───── RECORDS FOR THE EXERCISE ─────

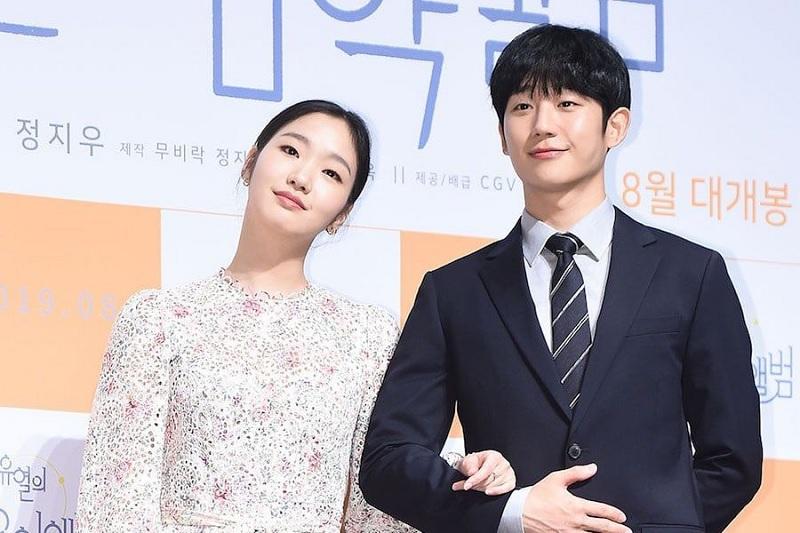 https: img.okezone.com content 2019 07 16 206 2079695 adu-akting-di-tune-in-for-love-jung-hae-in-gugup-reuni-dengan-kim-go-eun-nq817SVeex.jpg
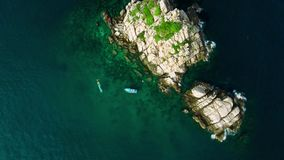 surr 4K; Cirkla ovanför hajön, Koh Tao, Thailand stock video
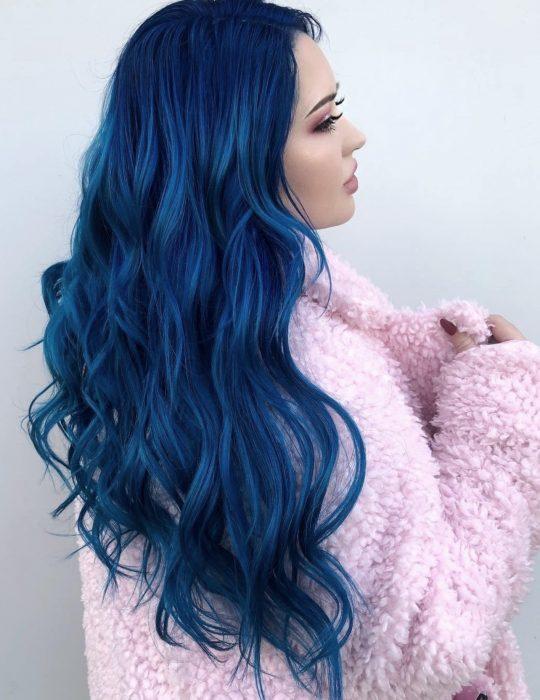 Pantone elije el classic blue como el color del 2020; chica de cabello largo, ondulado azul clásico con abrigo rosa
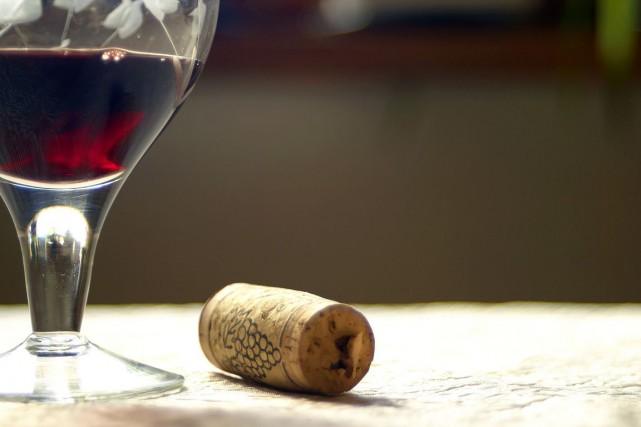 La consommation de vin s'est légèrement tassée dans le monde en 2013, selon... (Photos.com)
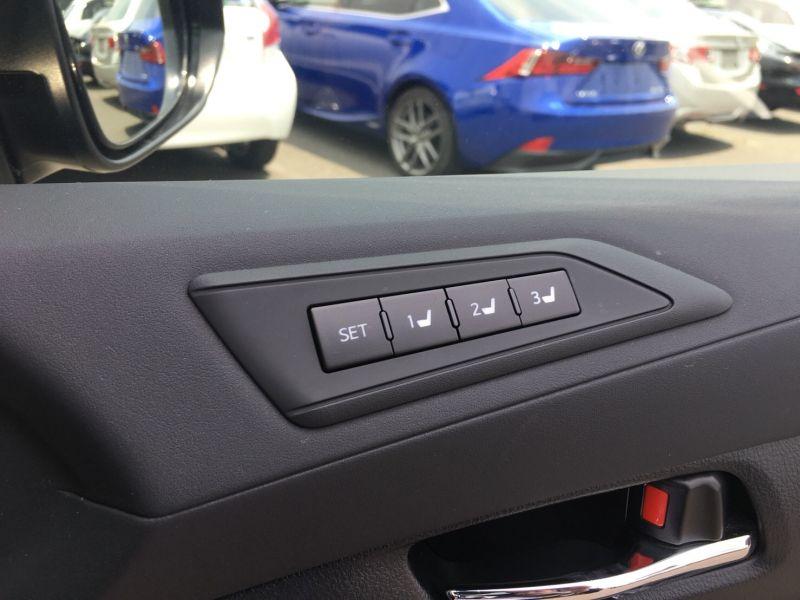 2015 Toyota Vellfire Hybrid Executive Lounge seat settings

─────
───── RECORDS FOR THE EXERCISE ─────

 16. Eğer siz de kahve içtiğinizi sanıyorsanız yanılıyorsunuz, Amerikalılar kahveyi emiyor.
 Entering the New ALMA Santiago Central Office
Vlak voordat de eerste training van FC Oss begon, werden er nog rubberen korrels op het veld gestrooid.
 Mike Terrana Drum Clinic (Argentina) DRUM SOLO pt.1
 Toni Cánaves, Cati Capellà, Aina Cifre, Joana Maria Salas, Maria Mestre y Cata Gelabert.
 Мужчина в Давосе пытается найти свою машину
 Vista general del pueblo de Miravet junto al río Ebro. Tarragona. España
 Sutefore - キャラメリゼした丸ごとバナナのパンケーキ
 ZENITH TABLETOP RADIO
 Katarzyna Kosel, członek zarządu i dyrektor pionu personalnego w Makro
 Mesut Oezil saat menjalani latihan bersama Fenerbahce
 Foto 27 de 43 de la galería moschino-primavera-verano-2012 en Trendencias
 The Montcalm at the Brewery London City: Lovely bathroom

─────

• WHAT TO PRODUCE: Reproduce the lines above beginning at the line that contains "https: img.okezone.com content" and ending at the line that contains "2015 Toyota Vellfire". No pictures.

• SOLUTION BELOW:
 https: img.okezone.com content 2019 07 16 206 2079695 adu-akting-di-tune-in-for-love-jung-hae-in-gugup-reuni-dengan-kim-go-eun-nq817SVeex.jpg
 surr 4K; Cirkla ovanför hajön, Koh Tao, Thailand stock video
 Pantone elije el classic blue como el color del 2020; chica de cabello largo, ondulado azul clásico con abrigo rosa
 La consommation de vin s'est légèrement tassée dans le monde en 2013, selon... (Photos.com)
 2015 Toyota Vellfire Hybrid Executive Lounge seat settings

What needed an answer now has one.